■ **Tarefas propostas**:
1. No texto sobre as vendas inflacionadas de veículos eléctricos chineses, quantos carros a Neta registou antecipadamente entre Janeiro de 2023 e Março de 2024?
2. Retome o texto sobre as vendas inflacionadas de veículos eléctricos chineses a seguir à última frase apresentada.

---- Texto fornecido

As marcas chinesas de veículos eléctricos Neta e Zeekr inflacionaram as vendas nos últimos anos para atingir metas agressivas, com a Neta a fazê-lo para mais de 60 mil carros, de acordo com documentos analisados pela Reuters e entrevistas com concessionários e compradores. A Zeekr é um dos emblemas chineses que apostou na Europa, sendo esperada no mercado luso no próximo ano.
As empresas providenciaram o seguro dos carros antes de serem vendidos aos compradores, mostram os documentos, permitindo-lhes, de acordo com as práticas de registo de automóveis da indústria chinesa, registar vendas antecipadamente para que pudessem atingir as metas mensais e trimestrais, disseram os concessionários e compradores.
A Neta registou vendas antecipadas de pelo menos 64.719 carros por meio desse método de Janeiro de 2023 a Março de 2024, de acordo com cópias de registos enviados aos revendedores, vistos pela Reuters. Isso representou mais da metade das vendas de 117 mil veículos que a empresa relatou naqueles 15 meses.
O esforço da Neta para registar vendas antecipadamente não havia sido relatado anteriormente. A Zeekr, uma marca premium de veículos eléctricos de propriedade da Geely, utilizou o mesmo método para registar vendas antecipadas no final de 2024 na cidade de Xiamen, no Sul do país, por meio de seu principal revendedor local, a estatal Xiamen C&D Automobile, de acordo com revendedores, compradores e recibos de vendas vistos pela Reuters.
Analistas e investidores que acompanham a indústria automóvel chinesa avaliam o desempenho e estimam os níveis de inventário com dois conjuntos de dados de vendas. Os números de vendas por grosso comunicados pelos fabricantes de automóveis à associação industrial mostram as vendas dos fabricantes aos concessionários, enquanto os dados de retalho compilados a partir dos registos de matrículas do seguro automóvel obrigatório mostram as vendas aos utilizadores.

--------
---- Dados registados

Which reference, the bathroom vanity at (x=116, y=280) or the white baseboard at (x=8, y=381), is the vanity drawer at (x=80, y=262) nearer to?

--------

■ **Respostas por ordem**:
1. Pelo menos 64.719 carros.

2.
Os veículos registados como vendidos antes de chegarem ao comprador são chamados de “carros usados com zero quilómetros” na indústria automóvel chinesa. A prática surgiu da concorrência acirrada pelas vendas no maior mercado automóvel do mundo, que está a sofrer com uma guerra de preços brutal, que dura há anos, causada pelo excesso de capacidade.
A indústria enfrenta um momento de reflexão, com os media estatais a denunciarem a prática dos carros usados com zero quilómetros, o gabinete da China a prometer regulamentar a concorrência “irracional” e outros órgãos do Governo central a organizar reuniões com os maiores players da indústria para expressar preocupação com tais métodos. No sábado, uma publicação da Associação Chinesa de Fabricantes de Automóveis disse que o Ministério da Indústria planeava reprimir a prática, proibindo a revenda de carros dentro de seis meses após o registo da venda.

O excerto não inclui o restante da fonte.